Excellent.
Though I might nitpick the introduction:
One of the main promises of asynchronous, parallel processing is that it can increase overal [overall] performance of your program.
Apart from the spelling error, this seems a bit vague to me.
We have concurrent processing
generally described as two or more processes start, run in an interleaved fashion through context switching.
We have parallel processing
where two or more processes actually run at the same time on different cores/machines.
Clearly concurrent processing will lower overall performance thanks to all that added context switching. Only parallel processing can add performance, by actually getting more hardware on the job. But it too suffers from the overheads of scheduling and communicating between tasks.
Then we have asynchronous programming
which is kind of orthogonal to either of the above and may make use of both.
The promise of asynchronous programming
then, in my view, is to claw back the resources and performance lost to having lots of task contexts and the resulting context switching.

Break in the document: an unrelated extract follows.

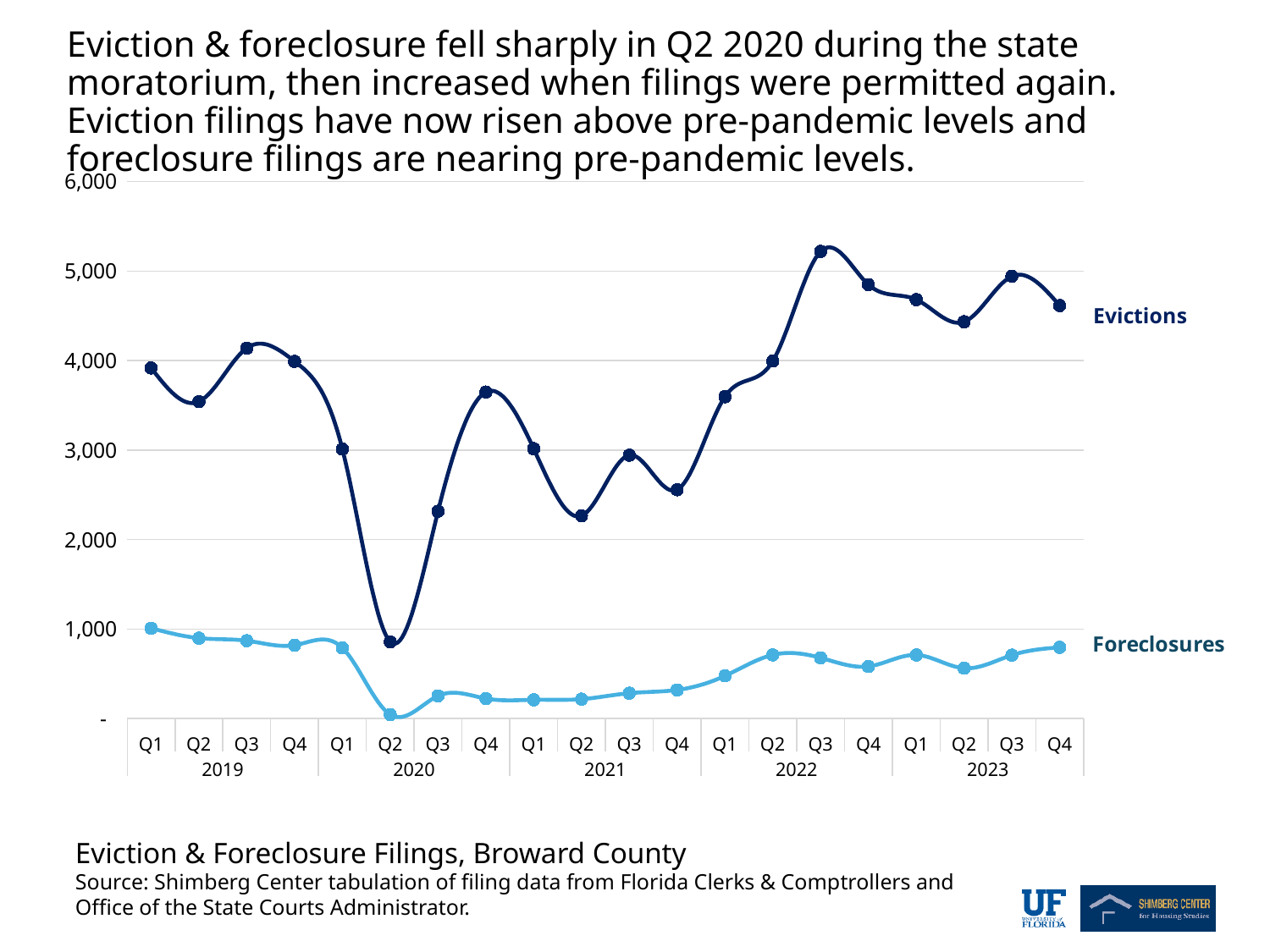
In which quarter does the Foreclosures line reach its lowest value? Q2 2020 In which quarter does the Evictions line reach its lowest value? Q2 2020 Do Foreclosures rise or fall from Q1 2019 to Q2 2020? Fall Is the Evictions value for Q4 2021 greater or less than 3,000? less In which quarter does the Evictions line reach its highest value? Q3 2022 What is the title of the chart shown below the plot area? Eviction & Foreclosure Filings, Broward County Is the Evictions value for Q3 2022 greater or less than 5,000? greater Which is higher for Evictions: Q3 2022 or Q3 2023? Q3 2022 Is the Evictions value for Q2 2020 greater or less than 1,000? less What type of chart is shown on the slide? Line chart How many quarterly data points does each line on the chart have? 20 How many series are plotted on the chart? 2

As someone nicely put it "Synchronous processing is for when you have a lot of work to do, async is for when you have a lot of waiting to do"
The Rust Async Book notes:
It's important to remember that traditional threaded applications can be quite effective, and that Rust's small memory footprint and predictability mean that you can get far without ever using async
. The increased complexity of the asynchronous programming model isn't always worth it, and it's important to consider whether your application would be better served by using a simpler threaded model.
Having said all that....
I think the idea of an operating system on the Raspberry Pi, or pretty much anywhere, that supports non-blocking system calls and async programming throughout is an excellent idea.
Proof of the pudding, as it were, is the Espruino Javascript run-time for micro-controllers, which makes it dead easy to write simple code to respond to all kind of GPIO, timer, sensor, and other inputs all within the event-driven model that is Javascript.